═══ Text block
Resource Watchdog

The Resource Watchdog monitors useful information such as CPU usage, ethernet interface states and addresses, etc. and reports it in the syslog of the Connect. The Watchdog is entirely configurable with its own bespoke configuration file.

It is possible to redirect the syslog of the Connect to either the RFS or a client, for more information, see syslog.

Enabling or disabling the Watchdog

The Resource Watchdog is disabled by default and starts automatically at Connect boot. To disable it, or to re-enable it, go in the FPUI to Menu System > System Configuration > Watchdog Config > Enable watchdog and select the appropriate setting (ENABLE or DISABLE).

Connect needs to reboot before Enable or Disable setting takes place.

You can also modify the [nethsm_watchdog] section in the Connect Configuration File by setting enable_watchdog to yes or no. Then, push it to the Connect as usual using cfg-pushnethsm.

See the nShield Connect User Guide section Configuring the nShield Connect to use the client for more information.

The watchdog automatically applies the new setting after a cycle (usually up to a minute).

Understanding the default settings

The default Watchdog Configuration File is as follows:

Network Devices:
- eth0
- eth1
- nshield0
Monitored Processes:
- hardserver
- netui
- cosmod
System Information Report:
  enabled: False
  interval: 1h
CPU Usage Monitoring:
  threshold: 180%
  interval: 60s
  frequency: 1h

Network Devices

The Watchdog monitors when the ethernet interfaces listed in its configuration file change state. By default, it monitors eth0, eth1 and nshield0 (only available on nShield 5c). You can add or remove ethernet interfaces from the configuration file.

A typical report looks like this:

Mar 13 10:47:50 nethsm nfwatchdog: Interface eth0 is now up.
Mar 13 10:47:50 nethsm nfwatchdog: Interface eth1 is now down.

The Watchdog also monitors address changes on these interfaces. A typical report looks like this:

Mar 13 10:47:50 nethsm nfwatchdog: The addresses of interface eth0 have been set to ["00:60:e0:87:a1:59", "172.23.135.129"].
══════
═══ Listing
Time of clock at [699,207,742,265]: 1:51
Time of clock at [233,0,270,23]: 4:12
══════
═══ Listing
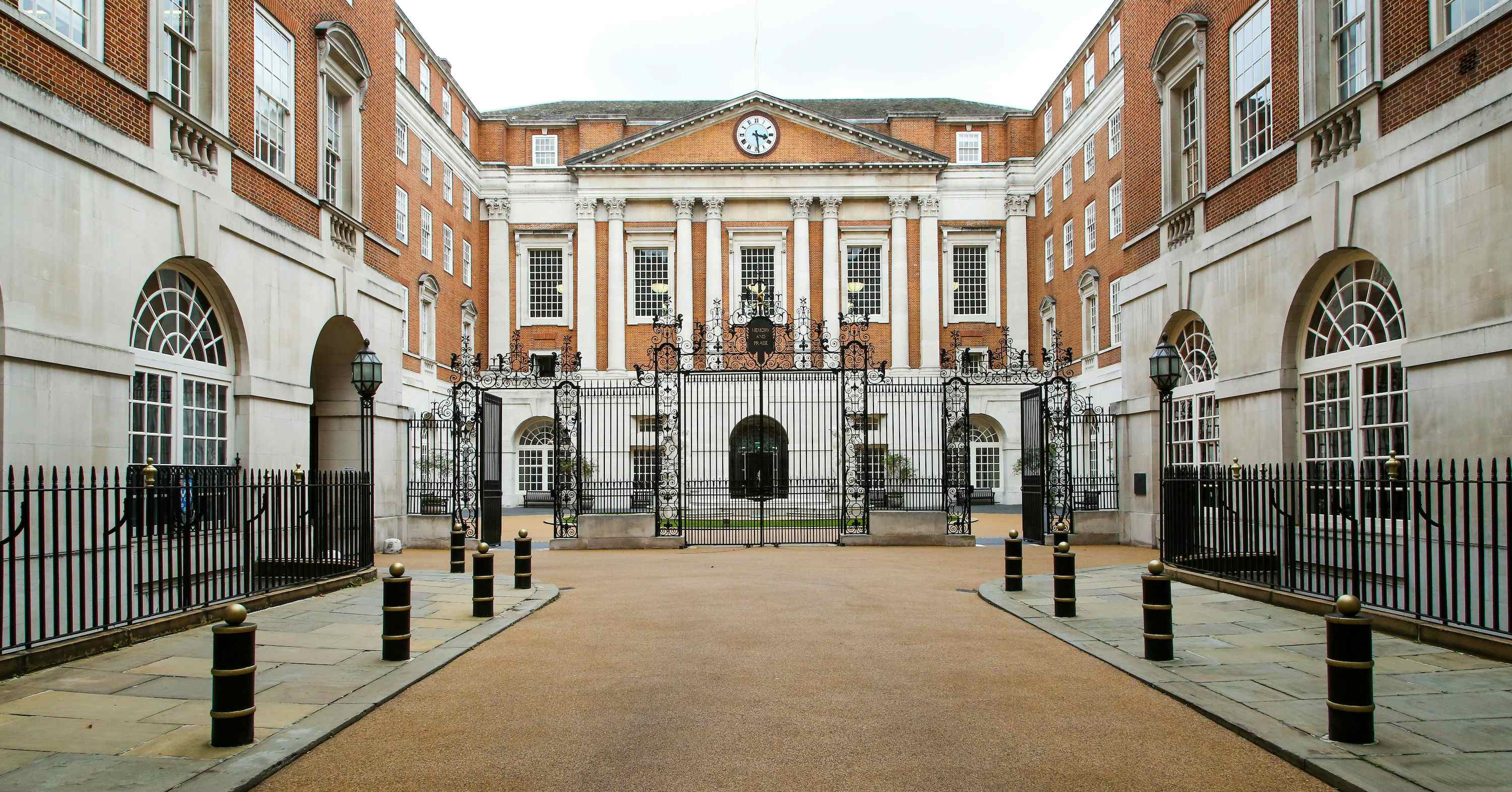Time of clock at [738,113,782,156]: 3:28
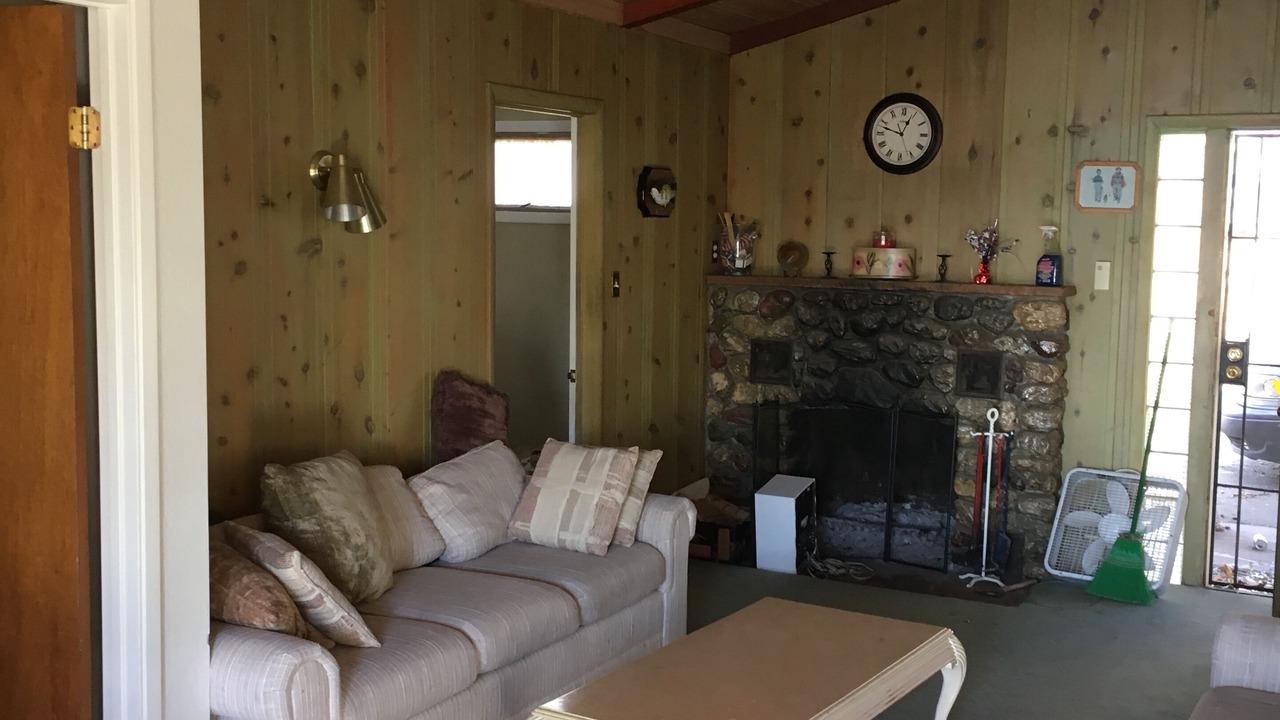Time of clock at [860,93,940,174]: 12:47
══════
- Objective A
Extract everything from "Connect needs to" down to "to a minute)." in the Resource Watchdog page.
- Objective B
In the Resource Watchdog page, which default network interface is available only on nShield 5c?
- Objective C
Carry on the Resource Watchdog page from the point where it stops.
The entries are separate material, unrelated to the Resource Watchdog page.

- Task output A
Connect needs to reboot before Enable or Disable setting takes place.

You can also modify the [nethsm_watchdog] section in the Connect Configuration File by setting enable_watchdog to yes or no. Then, push it to the Connect as usual using cfg-pushnethsm.

See the nShield Connect User Guide section Configuring the nShield Connect to use the client for more information.

The watchdog automatically applies the new setting after a cycle (usually up to a minute).

- Task output B
nshield0

- Task output C
Mar 13 13:58:25 nethsm nfwatchdog: The addresses of interface eth0 have changed from ["00:60:e0:87:a1:59", "172.23.135.8"] to ["00:60:e0:87:a1:59", "172.23.135.129"].

Monitored Processes

The Watchdog monitors when the processes listed in its configuration file start and stop. By default, it monitors harderver, netui and cosmod. You can add or remove processes from the configuration file. Please provide only the process name, do not include the path.

A typical report looks like this:

Mar 13 10:47:50 nethsm nfwatchdog: Process netui is not running.
Mar 13 10:47:50 nethsm nfwatchdog: Process hardserver is running: {"arguments": ["../sbin/hardserver", "-Llogfile"], "children": [{"arguments": ["/opt/nfast/python3/bin/python3", "-uIBm", "nshield.entrypoint", "--", "/opt/nfast/bin/hsc_servicehosts"], "children": [], "name": "python3", "pid": 607, "status": "running", "uptime": "0:00:01"}], "name": "hardserver", "pid": 598, "status": "sleeping", "uptime": "0:00:01"}

If the process is running, the Watchdog reports, in JSON format, the process name, arguments, PID, uptime, status and children, if any.

System Information Report

The Watchdog can report System Information. By default, the report is disabled. To enable it, set System Information Report > enabled to yes.

By default, the System Information Report is printed every hour (if enabled). To change the interval, set System Information Report > interval to the desired interval. This field can be expressed in seconds, minutes, hours, or days. Examples: 8h, 2d8h5m20s, 2m4s. A unit is required.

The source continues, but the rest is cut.